When selling your business, the fundamental objectives should be to:
- Maximize the price
- Minimize the amount of Seller Financing
- Ensure the structure of the transaction gives you the best tax treatment and after tax dollars
- Close the transaction in a manner that absolutely minimizes any litigation risk after the business is sold
The best way to ensure these objectives are met is to follow a disciplined process which:
- Packages your business in a professional manner
- Develop and contact a thorough list of prospects so that the business is confidentially exposed to all potential buyers
- Screen and qualify interested parties as to their business acumen and financial capability
- Structure Letters of Intent that have all the key deal points agreed between the parties “up front”
- Ensure the due diligence is done completely and in writing as an exhibit to the legal documents
It is certainly possible for a business owner to follow the process described above. But most successful business owners we’ve met “know what they don’t know” and recognize their best interests are achieved by retaining an experienced, professional intermediary to facilitate the sale of their business.

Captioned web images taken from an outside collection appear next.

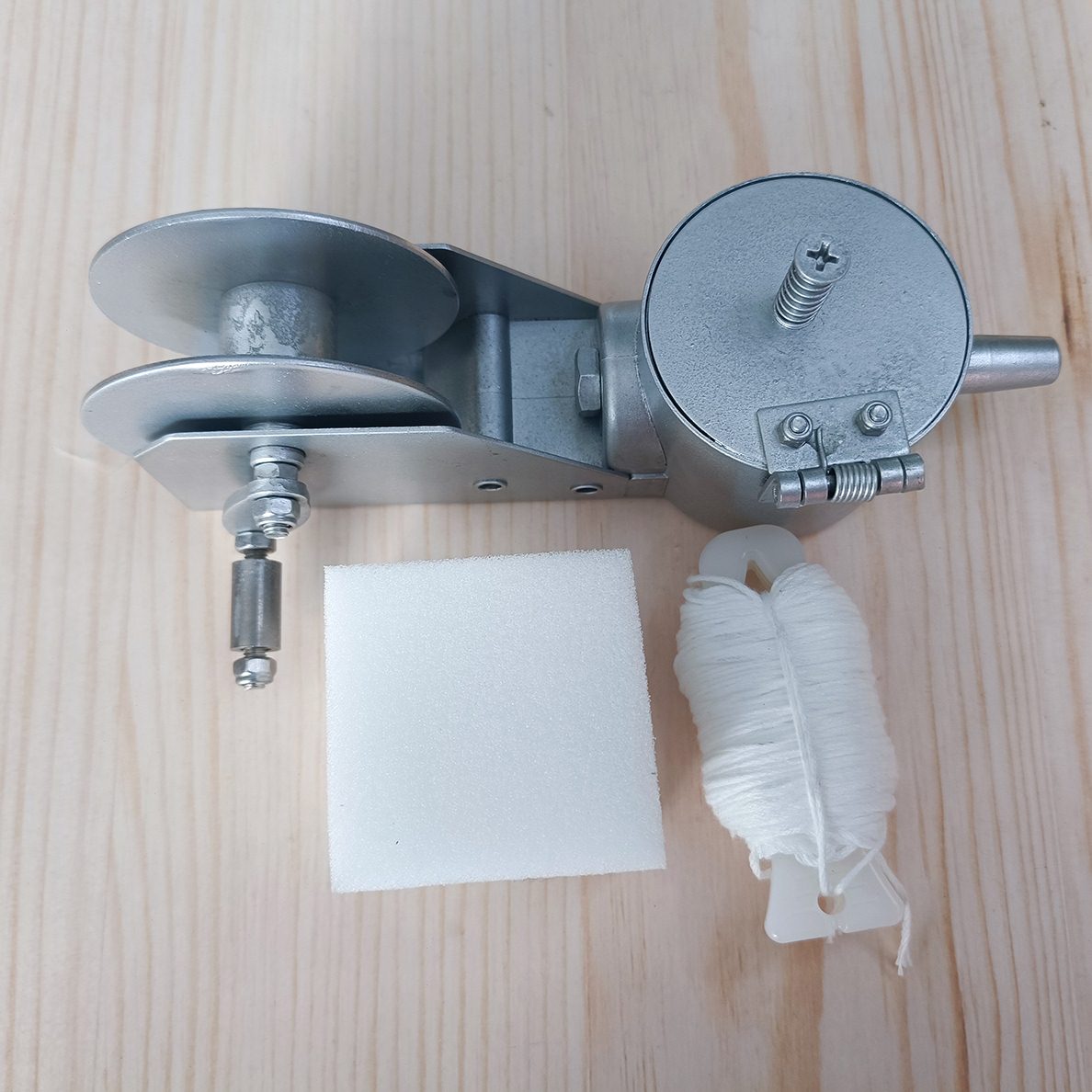 铁制墨斗，放线墨斗，木工墨斗，装潢墨斗，特别设计不脏手张张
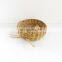 best selling product Rattan Fruit Bowl, Cheap WHolesale Handcrafted Fruit Bread Nuts Candies Tray Vietnam Supplier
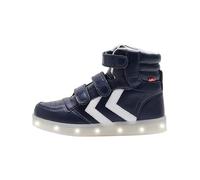 hummel STADIL FLASH JR - Stivaletto, BLACK IRIS,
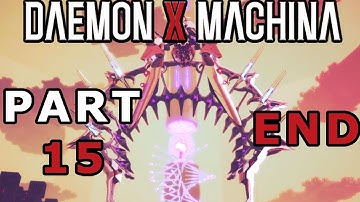 Daemon X Machina PC Walkthrough Part 15 Final: The Dominator (No Commentary)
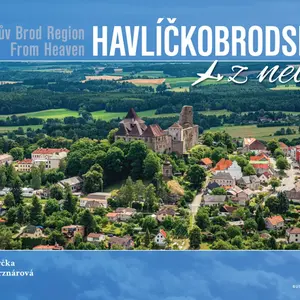 Havlíčkobrodsko z nebe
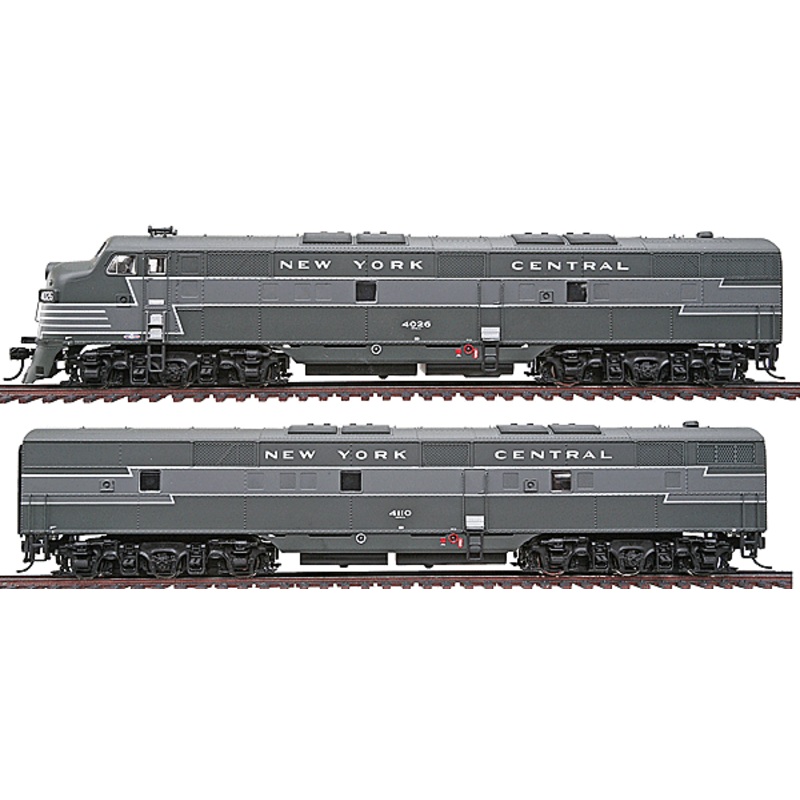 Walthers Proto 920-47993 HO Scale EMD E7A-B Set New York Central NYC 4026/4110- NOS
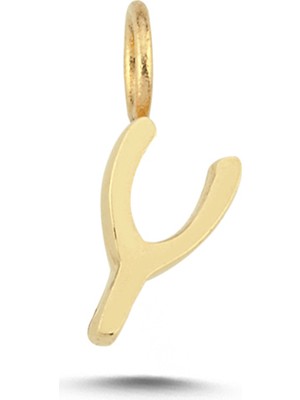 Cherry By Özkonak Wishbone Charm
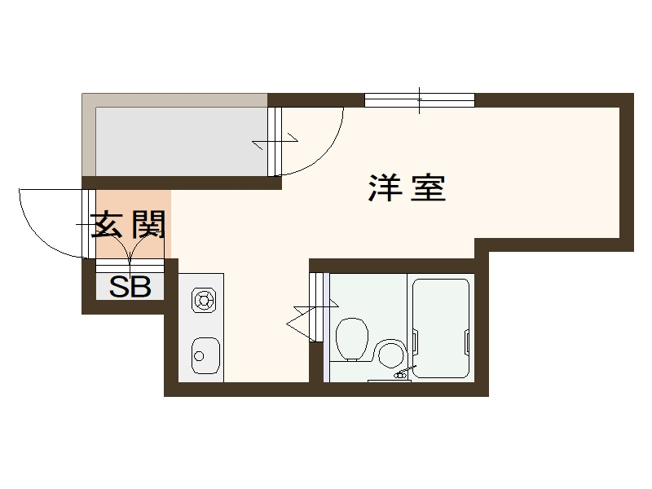 【間取り】 | ビバリーヒルズ岸里東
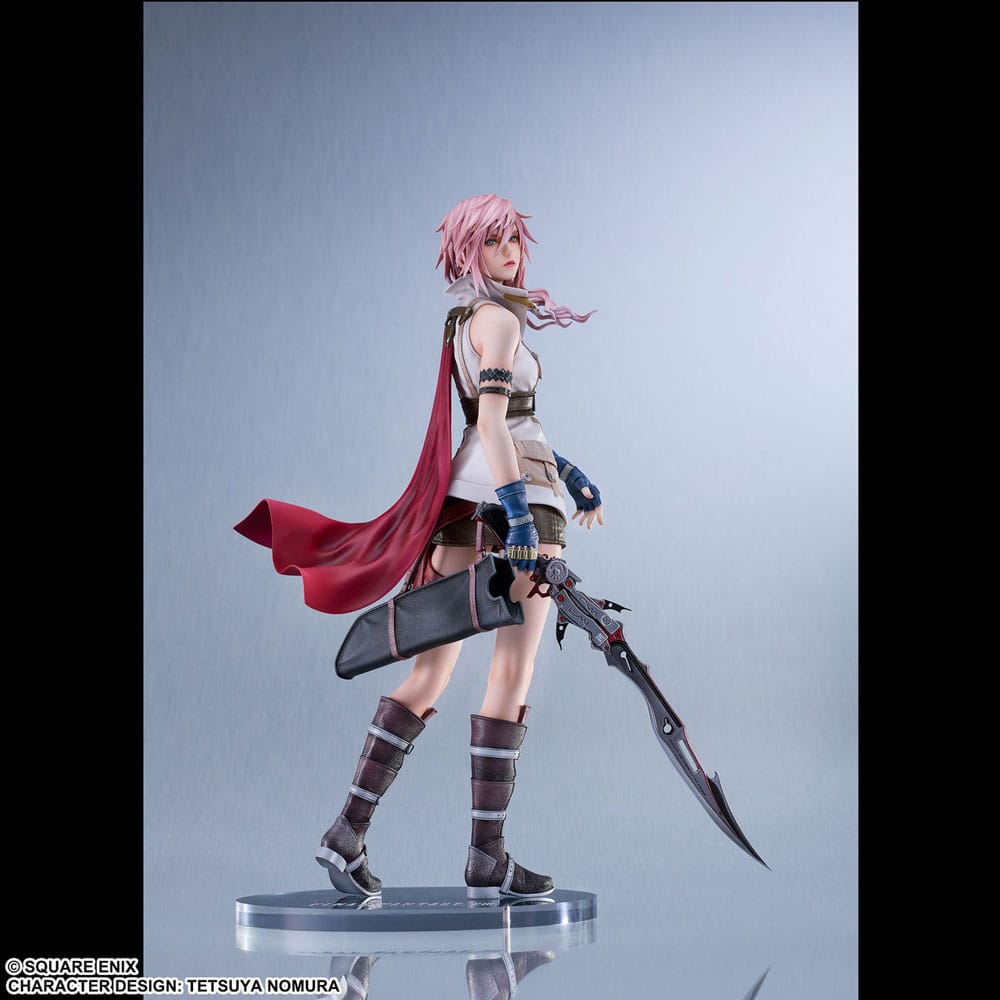 Final Fantasy XIII PVC Statue Lightning 27 cm Prizefiguren Yokina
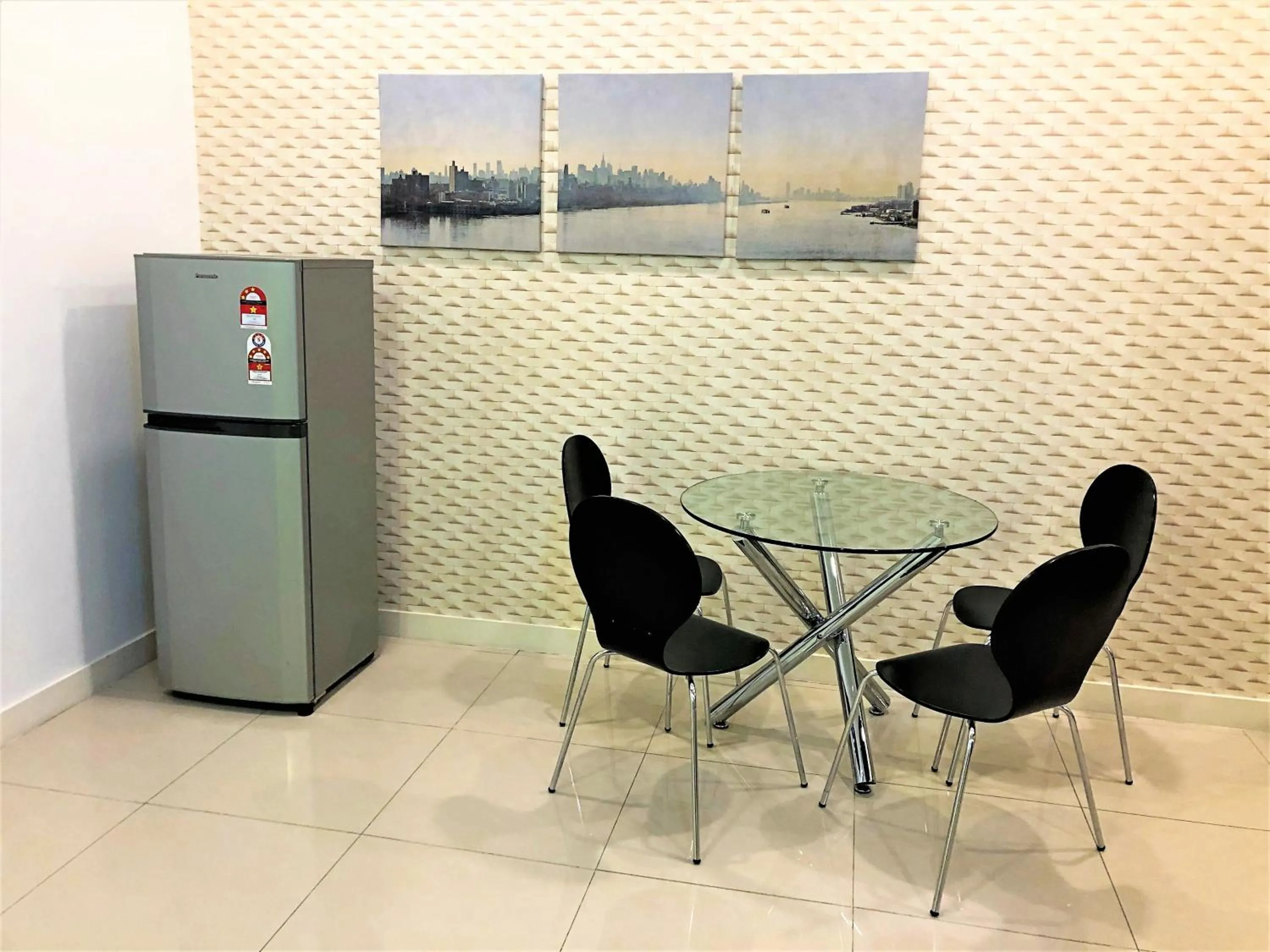 Seating area in Borneo Coastal Residence @ IMAGO Mall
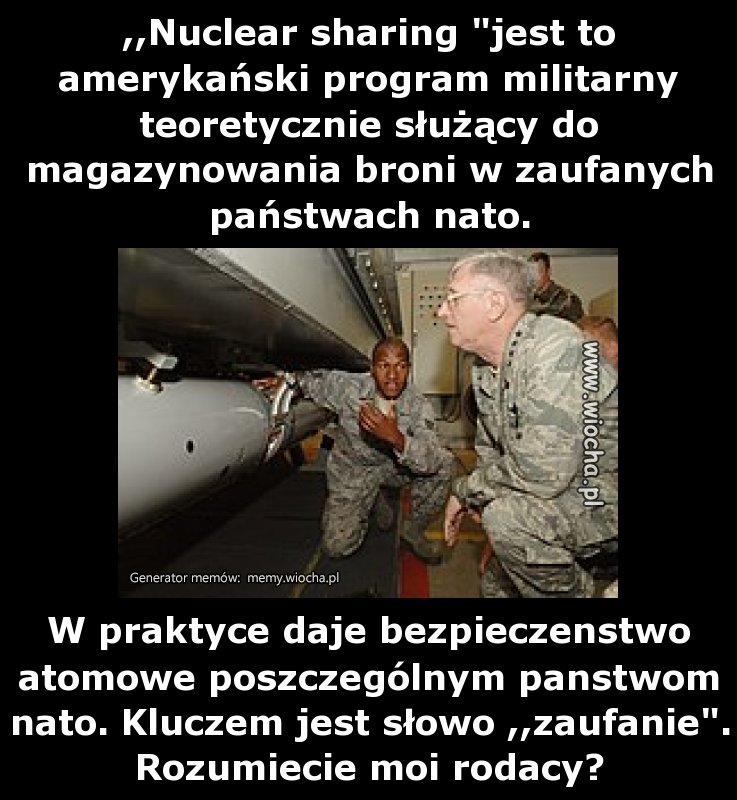 Polska broń atomowa? Do niedawna opcja w naszym zasięgu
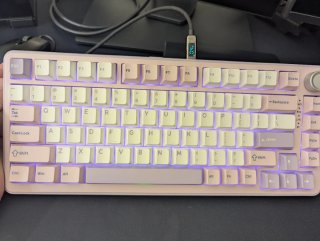 Teclado Mecánico YUNZII B75 Pro Inalámbrico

Clearly the intermediary will charge a fee (which should only be paid if the transaction closes). But the right M & A professional will add significant value in the transaction which should more than justify the fee paid.
Interview several business brokers before making your decision, and then ask for references of clients that have been through the process. Make sure one of the questions you ask the reference is; Do you believe Mr. Broker x added value in the transaction that was commensurate with the fee they were paid?